***** Data records *****
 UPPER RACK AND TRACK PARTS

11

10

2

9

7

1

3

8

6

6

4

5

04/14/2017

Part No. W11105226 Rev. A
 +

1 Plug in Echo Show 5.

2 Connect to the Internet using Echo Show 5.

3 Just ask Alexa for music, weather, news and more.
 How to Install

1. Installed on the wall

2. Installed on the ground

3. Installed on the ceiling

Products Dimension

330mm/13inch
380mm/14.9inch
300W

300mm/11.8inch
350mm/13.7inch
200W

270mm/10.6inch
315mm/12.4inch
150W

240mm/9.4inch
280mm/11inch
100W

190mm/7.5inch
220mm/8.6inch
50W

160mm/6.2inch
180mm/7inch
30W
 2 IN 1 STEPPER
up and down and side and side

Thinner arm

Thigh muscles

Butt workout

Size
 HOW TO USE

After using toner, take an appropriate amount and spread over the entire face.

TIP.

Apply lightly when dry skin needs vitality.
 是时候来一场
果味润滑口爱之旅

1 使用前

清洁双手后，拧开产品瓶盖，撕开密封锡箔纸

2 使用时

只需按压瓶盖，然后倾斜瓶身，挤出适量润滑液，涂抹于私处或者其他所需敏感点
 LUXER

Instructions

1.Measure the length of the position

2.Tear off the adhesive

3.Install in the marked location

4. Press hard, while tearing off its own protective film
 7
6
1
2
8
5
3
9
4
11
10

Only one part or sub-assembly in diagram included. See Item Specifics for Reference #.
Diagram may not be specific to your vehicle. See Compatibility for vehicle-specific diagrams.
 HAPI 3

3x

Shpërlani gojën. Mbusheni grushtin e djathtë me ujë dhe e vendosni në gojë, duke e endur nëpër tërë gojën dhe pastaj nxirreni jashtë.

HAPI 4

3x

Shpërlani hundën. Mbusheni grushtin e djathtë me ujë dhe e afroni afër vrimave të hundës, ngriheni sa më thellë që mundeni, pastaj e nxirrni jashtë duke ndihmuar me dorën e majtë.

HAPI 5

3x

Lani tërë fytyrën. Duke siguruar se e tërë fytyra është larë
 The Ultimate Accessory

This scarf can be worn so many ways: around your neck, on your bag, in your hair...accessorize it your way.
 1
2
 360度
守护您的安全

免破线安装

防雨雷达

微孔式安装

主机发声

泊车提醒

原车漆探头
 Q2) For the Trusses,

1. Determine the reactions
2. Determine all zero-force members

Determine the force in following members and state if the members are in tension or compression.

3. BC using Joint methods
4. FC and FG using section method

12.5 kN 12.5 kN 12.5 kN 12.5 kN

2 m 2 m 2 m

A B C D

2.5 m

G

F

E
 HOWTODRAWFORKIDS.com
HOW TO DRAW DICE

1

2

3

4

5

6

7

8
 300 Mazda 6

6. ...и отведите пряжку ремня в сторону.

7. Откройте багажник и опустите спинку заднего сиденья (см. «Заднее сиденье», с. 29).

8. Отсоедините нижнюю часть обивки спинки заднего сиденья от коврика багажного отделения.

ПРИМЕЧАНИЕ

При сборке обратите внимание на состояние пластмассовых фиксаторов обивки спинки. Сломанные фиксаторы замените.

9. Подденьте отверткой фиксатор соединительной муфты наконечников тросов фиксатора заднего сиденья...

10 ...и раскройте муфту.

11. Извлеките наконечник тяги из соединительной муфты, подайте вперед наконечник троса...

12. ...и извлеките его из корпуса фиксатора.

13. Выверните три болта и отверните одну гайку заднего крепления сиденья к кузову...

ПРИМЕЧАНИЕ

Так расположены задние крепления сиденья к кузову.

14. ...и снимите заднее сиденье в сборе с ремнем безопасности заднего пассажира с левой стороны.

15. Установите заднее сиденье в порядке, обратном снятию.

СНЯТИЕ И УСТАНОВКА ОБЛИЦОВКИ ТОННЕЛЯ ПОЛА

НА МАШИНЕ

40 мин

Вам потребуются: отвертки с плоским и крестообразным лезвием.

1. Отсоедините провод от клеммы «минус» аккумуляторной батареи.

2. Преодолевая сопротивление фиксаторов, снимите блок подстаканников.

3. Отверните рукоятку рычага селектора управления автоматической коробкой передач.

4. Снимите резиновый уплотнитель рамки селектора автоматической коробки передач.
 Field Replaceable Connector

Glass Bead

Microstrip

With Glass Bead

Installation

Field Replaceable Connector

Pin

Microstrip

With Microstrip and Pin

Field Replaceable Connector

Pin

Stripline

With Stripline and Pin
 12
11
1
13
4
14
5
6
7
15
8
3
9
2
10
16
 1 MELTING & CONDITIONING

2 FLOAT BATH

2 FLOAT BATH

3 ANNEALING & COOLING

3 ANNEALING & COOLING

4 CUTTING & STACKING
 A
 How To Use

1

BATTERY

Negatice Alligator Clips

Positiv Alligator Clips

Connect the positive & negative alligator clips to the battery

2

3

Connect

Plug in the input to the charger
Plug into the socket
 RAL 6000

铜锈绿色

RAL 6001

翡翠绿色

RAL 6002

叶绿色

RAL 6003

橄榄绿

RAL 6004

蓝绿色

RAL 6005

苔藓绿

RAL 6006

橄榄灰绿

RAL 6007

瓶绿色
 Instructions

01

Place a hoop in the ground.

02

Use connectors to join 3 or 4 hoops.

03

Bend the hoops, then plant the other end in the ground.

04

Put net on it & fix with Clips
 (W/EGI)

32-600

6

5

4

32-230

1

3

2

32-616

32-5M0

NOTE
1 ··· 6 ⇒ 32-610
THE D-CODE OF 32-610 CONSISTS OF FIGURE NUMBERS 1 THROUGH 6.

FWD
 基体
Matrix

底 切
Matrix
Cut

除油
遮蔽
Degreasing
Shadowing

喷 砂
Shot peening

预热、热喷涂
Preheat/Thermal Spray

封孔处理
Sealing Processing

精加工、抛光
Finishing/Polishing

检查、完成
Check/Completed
*****
→ **What needs to be done**
Only the lines above that include the word "сиденье" belong in the answer; copy each one.

→ **Your response**
7. Откройте багажник и опустите спинку заднего сиденья (см. «Заднее сиденье», с. 29).
14. ...и снимите заднее сиденье в сборе с ремнем безопасности заднего пассажира с левой стороны.
15. Установите заднее сиденье в порядке, обратном снятию.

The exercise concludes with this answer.